Love it and love you
Thank you, Derrick, for ALWAYS cheering me on! Love you back!
This was an awesome read! Thank you for your transparency and sharing your quiet gift that speaks so boldly…thank you She Writes.
Thank you, Tanya! I appreciate your kind words and value your feedback!
Beautiful, Tamara! I applaud you, relate to you, and strive to get to where you are today. You are such a good soul. I’m so glad to see you finding your true self and getting beyond all those fears and insecurities we build into a wall around us through our youth.
Your words mean so much, Heather! I’ve always admired your humbleness and genuine spirit! I’m a work in progress, striving to get better every day. Thank you for reading!
Really enjoyed this read. Felt the heartfelt emotions within every line. Thank you so much for sharing this. These are the types of emotions so many of us keep bottled inside not knowing how to handle them. ❤️
Thank you, Vondra! It’s hard to be vulnerable, but it’s how we grow!
First of all, this is AMAZING! I’m soooo incredibly proud to call you my successful cousin who continues to inspire me! Second, the lesson you provided in this post is everything! We definitely look for the reciprocity that we give to our inner circle but are learning that just because it doesn’t come back the same, doesn’t always equate to the inability to be supportive. Lastly, GURL…dem mashed potatoes are bussin’ and you definitely need to share that recipe . Love you cuz!!
Thank you, beautiful cousin, for always listening and inspiring me to be my best self. I’m always learning from you!
This was a good read. I really will kept someone believing that if you put your mind to it you can do anything.
Yes, we can!! Thank you, Charlene!
I’m applauding you because it’s so well deserved. This is great and I’m so glad I read this. It gives me hope. Thank you, Thank you!!! Congratulations is definitely in order. Bravo beautiful… ✨
You’re so welcome! Thank you so much for your support, Joy. Never ever give up hope! We all have a purpose and so much to give!
Excellent read! I’m a fan of you. Period. With gifts or no gifts because you were always a gift to me! I’m excited for you!! Can’t wait to read some more!
Wow, Liz! Your words mean so much. The feeling is mutual!
Loved this Tamara! You are an inspiration and a lesson in not letting fear get in the way of your God given destiny. I’m proud of you T. Write on my friend!
Peggy, thank you for always supporting me!
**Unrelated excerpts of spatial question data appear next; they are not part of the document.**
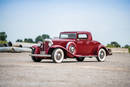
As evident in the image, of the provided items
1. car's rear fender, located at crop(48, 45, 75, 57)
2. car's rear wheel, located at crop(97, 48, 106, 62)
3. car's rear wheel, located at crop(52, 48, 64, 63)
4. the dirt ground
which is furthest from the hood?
the dirt ground

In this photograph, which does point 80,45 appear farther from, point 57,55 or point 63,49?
point 57,55

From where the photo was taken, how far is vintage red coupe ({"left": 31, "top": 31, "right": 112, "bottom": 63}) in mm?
15484

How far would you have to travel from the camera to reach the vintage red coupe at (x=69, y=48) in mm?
15484

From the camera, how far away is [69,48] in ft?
52.9

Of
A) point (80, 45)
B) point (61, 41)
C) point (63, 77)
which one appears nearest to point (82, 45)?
point (80, 45)

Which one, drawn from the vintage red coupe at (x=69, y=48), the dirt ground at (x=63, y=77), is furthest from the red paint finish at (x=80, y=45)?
the dirt ground at (x=63, y=77)

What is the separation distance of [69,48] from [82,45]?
109 centimetres

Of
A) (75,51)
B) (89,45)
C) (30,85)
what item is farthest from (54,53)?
(30,85)

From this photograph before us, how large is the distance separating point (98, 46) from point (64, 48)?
2799 mm

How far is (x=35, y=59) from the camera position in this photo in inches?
650

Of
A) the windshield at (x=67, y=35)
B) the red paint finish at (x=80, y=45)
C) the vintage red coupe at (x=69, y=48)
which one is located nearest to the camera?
the vintage red coupe at (x=69, y=48)

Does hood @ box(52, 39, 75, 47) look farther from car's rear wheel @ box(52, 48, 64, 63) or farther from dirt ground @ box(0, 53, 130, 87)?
dirt ground @ box(0, 53, 130, 87)

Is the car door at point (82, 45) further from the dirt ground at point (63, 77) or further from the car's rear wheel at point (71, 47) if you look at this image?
the dirt ground at point (63, 77)

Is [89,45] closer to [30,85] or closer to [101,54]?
[101,54]
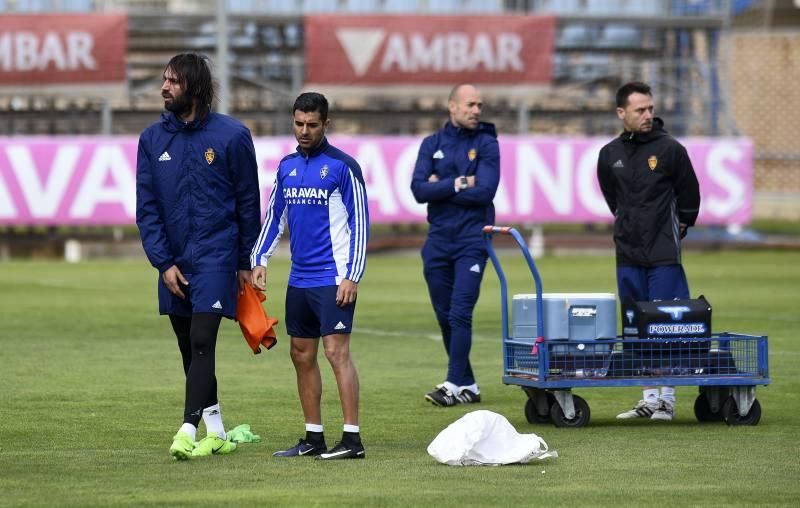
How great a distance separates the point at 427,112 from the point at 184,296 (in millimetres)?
30443

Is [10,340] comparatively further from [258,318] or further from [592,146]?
[592,146]

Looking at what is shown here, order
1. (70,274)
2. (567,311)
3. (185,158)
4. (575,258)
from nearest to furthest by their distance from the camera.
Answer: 1. (185,158)
2. (567,311)
3. (70,274)
4. (575,258)

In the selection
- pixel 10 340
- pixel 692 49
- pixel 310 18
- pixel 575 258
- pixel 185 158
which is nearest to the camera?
pixel 185 158

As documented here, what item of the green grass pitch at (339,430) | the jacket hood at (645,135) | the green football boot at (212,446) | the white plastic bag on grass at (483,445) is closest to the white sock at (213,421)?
the green football boot at (212,446)

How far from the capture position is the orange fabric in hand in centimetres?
1016

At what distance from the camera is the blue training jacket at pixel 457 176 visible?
43.8 ft

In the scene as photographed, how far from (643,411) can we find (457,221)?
6.98ft

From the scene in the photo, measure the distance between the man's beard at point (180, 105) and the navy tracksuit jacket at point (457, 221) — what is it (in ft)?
11.8

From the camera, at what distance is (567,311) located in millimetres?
11758

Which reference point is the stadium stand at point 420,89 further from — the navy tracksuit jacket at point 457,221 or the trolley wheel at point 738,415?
the trolley wheel at point 738,415

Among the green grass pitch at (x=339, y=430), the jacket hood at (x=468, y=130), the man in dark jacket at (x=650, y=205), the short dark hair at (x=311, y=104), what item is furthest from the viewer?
the jacket hood at (x=468, y=130)

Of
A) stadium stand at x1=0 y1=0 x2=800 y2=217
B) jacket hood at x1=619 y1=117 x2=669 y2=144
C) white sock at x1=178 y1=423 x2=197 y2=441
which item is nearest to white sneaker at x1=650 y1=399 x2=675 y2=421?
jacket hood at x1=619 y1=117 x2=669 y2=144

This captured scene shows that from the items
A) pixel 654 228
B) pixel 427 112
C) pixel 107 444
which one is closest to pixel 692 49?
pixel 427 112

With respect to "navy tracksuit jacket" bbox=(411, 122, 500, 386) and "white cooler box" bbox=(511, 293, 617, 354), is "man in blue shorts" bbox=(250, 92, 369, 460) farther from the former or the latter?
"navy tracksuit jacket" bbox=(411, 122, 500, 386)
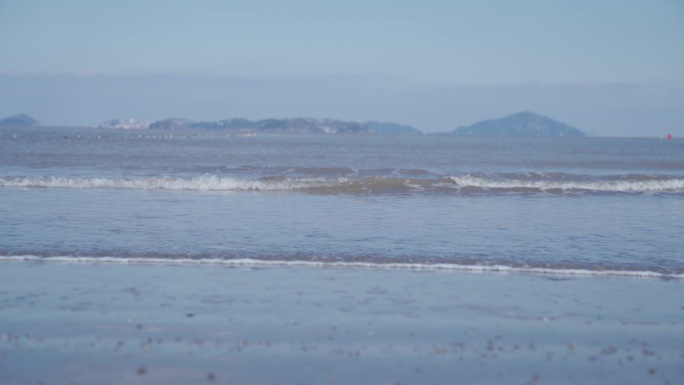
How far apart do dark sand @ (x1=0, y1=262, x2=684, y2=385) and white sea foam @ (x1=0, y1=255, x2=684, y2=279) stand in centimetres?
34

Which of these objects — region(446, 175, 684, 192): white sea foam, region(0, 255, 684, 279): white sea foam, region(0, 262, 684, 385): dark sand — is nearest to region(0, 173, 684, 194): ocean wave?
region(446, 175, 684, 192): white sea foam

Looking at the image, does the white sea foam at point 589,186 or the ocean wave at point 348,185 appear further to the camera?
the white sea foam at point 589,186

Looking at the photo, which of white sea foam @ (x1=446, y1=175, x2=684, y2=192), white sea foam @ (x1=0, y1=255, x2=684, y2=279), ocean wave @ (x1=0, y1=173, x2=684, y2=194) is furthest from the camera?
white sea foam @ (x1=446, y1=175, x2=684, y2=192)

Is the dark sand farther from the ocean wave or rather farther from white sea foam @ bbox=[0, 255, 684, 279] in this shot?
the ocean wave

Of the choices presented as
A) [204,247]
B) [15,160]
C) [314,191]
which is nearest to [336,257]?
[204,247]

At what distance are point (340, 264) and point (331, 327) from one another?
383 centimetres

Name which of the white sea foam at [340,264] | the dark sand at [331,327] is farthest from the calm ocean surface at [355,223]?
the dark sand at [331,327]

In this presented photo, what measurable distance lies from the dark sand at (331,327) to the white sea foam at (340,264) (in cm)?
34

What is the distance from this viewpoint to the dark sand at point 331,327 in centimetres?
696

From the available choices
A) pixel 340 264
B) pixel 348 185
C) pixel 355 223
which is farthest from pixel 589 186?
pixel 340 264

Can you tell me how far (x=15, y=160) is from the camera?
42219 millimetres

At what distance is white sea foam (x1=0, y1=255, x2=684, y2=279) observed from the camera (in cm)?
1186

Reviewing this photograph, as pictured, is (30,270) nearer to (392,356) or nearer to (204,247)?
(204,247)

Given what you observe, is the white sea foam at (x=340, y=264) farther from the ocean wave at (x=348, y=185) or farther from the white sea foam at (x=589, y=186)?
the white sea foam at (x=589, y=186)
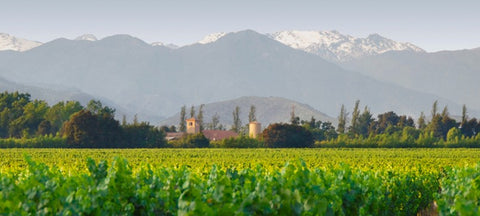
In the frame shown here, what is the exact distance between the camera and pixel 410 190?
2070cm

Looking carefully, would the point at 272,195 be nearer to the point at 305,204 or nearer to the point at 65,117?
the point at 305,204

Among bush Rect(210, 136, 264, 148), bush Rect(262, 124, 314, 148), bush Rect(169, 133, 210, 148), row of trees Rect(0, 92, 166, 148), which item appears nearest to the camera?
row of trees Rect(0, 92, 166, 148)

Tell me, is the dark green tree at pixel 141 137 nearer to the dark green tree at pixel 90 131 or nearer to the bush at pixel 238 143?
the dark green tree at pixel 90 131

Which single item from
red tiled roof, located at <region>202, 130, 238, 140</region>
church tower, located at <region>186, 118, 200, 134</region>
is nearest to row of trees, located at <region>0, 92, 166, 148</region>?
church tower, located at <region>186, 118, 200, 134</region>

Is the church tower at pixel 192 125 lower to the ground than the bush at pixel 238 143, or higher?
higher

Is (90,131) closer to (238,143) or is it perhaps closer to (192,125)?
(238,143)

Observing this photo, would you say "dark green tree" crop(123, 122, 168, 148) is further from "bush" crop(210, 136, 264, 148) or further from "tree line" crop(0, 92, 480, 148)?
"bush" crop(210, 136, 264, 148)

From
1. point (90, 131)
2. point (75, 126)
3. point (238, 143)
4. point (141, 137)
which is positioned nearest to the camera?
point (75, 126)

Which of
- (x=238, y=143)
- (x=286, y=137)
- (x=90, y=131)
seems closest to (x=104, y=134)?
(x=90, y=131)

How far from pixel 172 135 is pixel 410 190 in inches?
4414

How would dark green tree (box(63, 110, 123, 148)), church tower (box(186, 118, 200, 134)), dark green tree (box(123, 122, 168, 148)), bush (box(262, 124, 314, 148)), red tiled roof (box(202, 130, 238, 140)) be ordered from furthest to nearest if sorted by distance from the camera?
church tower (box(186, 118, 200, 134)) < red tiled roof (box(202, 130, 238, 140)) < bush (box(262, 124, 314, 148)) < dark green tree (box(123, 122, 168, 148)) < dark green tree (box(63, 110, 123, 148))

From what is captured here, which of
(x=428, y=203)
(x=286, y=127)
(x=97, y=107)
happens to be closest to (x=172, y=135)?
(x=97, y=107)

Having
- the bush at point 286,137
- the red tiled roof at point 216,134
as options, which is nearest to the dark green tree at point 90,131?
the bush at point 286,137

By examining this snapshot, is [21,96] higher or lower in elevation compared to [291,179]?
higher
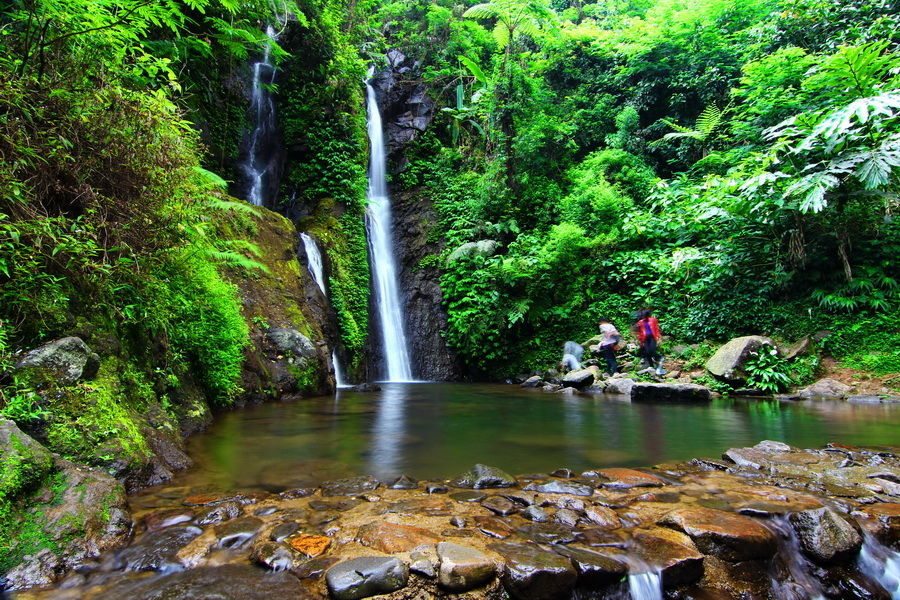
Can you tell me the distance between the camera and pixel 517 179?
15125 mm

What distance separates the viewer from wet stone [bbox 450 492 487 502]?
3255 millimetres

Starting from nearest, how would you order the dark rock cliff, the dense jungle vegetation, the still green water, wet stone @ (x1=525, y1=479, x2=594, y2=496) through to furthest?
1. wet stone @ (x1=525, y1=479, x2=594, y2=496)
2. the dense jungle vegetation
3. the still green water
4. the dark rock cliff

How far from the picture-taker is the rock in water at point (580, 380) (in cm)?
1060

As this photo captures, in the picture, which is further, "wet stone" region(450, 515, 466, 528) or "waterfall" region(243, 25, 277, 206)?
"waterfall" region(243, 25, 277, 206)

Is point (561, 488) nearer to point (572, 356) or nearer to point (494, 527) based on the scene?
point (494, 527)

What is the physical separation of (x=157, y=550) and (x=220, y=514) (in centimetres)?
45

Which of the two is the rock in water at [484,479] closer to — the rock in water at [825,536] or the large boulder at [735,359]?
the rock in water at [825,536]

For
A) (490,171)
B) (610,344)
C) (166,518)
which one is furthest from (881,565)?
(490,171)

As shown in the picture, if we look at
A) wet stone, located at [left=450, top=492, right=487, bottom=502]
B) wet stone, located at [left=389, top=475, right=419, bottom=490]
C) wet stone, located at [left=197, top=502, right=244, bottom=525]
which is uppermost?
wet stone, located at [left=197, top=502, right=244, bottom=525]

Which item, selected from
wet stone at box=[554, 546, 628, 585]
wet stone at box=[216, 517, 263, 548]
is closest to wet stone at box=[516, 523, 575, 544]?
wet stone at box=[554, 546, 628, 585]

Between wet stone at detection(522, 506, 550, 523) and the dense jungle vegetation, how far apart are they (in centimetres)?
322

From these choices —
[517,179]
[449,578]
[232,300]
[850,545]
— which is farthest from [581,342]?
[449,578]

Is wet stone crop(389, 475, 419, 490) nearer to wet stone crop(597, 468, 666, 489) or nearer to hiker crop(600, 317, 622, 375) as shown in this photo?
wet stone crop(597, 468, 666, 489)

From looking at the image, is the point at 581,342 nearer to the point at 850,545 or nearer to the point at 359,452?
the point at 359,452
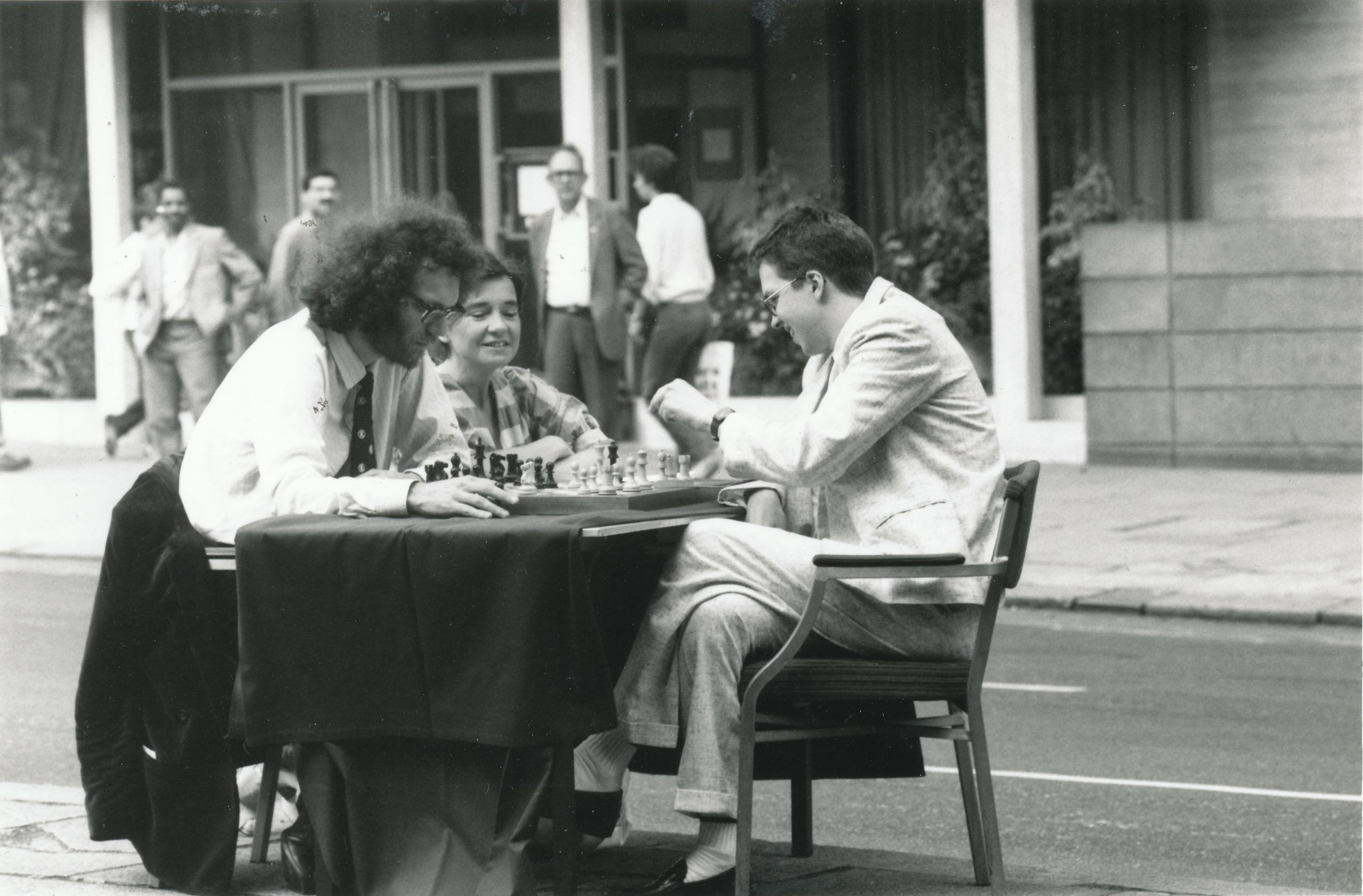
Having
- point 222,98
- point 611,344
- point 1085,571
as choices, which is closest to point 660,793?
point 1085,571

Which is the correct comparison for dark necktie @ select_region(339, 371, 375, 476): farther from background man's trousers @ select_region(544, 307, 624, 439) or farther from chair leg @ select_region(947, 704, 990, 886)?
background man's trousers @ select_region(544, 307, 624, 439)

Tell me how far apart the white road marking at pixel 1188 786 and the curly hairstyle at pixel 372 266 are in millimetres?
2852

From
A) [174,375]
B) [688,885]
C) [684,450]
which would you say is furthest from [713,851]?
[174,375]

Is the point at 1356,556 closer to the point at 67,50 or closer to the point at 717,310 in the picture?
the point at 717,310

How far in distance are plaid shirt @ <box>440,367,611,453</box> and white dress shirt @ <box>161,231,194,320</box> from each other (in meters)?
8.92

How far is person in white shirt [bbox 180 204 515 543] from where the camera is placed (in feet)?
16.7

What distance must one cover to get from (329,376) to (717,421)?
92 centimetres

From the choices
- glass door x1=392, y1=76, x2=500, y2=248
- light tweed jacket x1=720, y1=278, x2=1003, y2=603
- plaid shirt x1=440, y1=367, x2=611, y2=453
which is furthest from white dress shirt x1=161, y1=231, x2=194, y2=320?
light tweed jacket x1=720, y1=278, x2=1003, y2=603

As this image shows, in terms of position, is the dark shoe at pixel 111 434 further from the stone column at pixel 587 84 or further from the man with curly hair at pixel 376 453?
the man with curly hair at pixel 376 453

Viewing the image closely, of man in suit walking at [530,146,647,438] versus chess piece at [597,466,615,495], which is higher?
man in suit walking at [530,146,647,438]

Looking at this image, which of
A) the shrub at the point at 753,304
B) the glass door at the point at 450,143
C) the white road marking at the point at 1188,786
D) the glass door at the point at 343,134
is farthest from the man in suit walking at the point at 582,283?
the white road marking at the point at 1188,786

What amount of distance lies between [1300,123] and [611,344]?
5.73 metres

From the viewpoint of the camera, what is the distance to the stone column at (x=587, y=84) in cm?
1786

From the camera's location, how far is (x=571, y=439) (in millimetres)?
6574
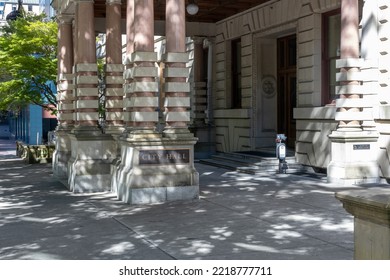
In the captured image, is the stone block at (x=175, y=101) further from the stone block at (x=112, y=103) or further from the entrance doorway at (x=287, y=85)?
the entrance doorway at (x=287, y=85)

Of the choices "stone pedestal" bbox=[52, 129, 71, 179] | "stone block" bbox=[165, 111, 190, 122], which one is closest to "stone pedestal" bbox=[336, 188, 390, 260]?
"stone block" bbox=[165, 111, 190, 122]

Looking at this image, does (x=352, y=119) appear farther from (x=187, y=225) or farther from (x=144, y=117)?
(x=187, y=225)

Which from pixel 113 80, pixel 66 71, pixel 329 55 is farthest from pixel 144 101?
pixel 66 71

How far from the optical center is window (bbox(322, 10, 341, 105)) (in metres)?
19.0

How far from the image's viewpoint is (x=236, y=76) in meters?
26.0

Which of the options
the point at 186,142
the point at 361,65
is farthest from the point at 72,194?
the point at 361,65

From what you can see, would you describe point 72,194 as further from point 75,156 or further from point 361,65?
point 361,65

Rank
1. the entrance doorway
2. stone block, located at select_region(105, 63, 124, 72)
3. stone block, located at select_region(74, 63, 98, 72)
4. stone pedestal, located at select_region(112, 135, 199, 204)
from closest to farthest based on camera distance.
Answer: stone pedestal, located at select_region(112, 135, 199, 204) < stone block, located at select_region(74, 63, 98, 72) < stone block, located at select_region(105, 63, 124, 72) < the entrance doorway

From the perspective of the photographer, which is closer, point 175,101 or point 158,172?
point 158,172

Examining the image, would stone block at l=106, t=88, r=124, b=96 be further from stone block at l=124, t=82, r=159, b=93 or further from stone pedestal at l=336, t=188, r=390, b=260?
stone pedestal at l=336, t=188, r=390, b=260

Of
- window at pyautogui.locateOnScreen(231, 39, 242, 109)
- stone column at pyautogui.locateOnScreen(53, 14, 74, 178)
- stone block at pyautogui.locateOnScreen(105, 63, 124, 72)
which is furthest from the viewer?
window at pyautogui.locateOnScreen(231, 39, 242, 109)

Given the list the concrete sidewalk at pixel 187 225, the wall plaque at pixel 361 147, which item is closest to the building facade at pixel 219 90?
the wall plaque at pixel 361 147

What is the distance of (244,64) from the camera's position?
24.4 metres

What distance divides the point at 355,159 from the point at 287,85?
7.57 meters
Congratulations are in order !! I am so proud of you. You have proved how to never give up on your dreams. Love you and keep doing what you love and giving people hope!
Thank you for always being my number one cheerleader!
I felt this deep down in my spirit. Keep doing what you are doing❤️
Thank you, Schentrell!
This is a great post. Your voice is super honest and open. I can’t wait to see the video of you reading your book aloud. Don’t hide your voice under a bushel!!! All the love. Your writing coach in the background cheering you on. I want to see the second book…
Thank you Coach Jefferis! I’m getting there. I love how you cheer me on!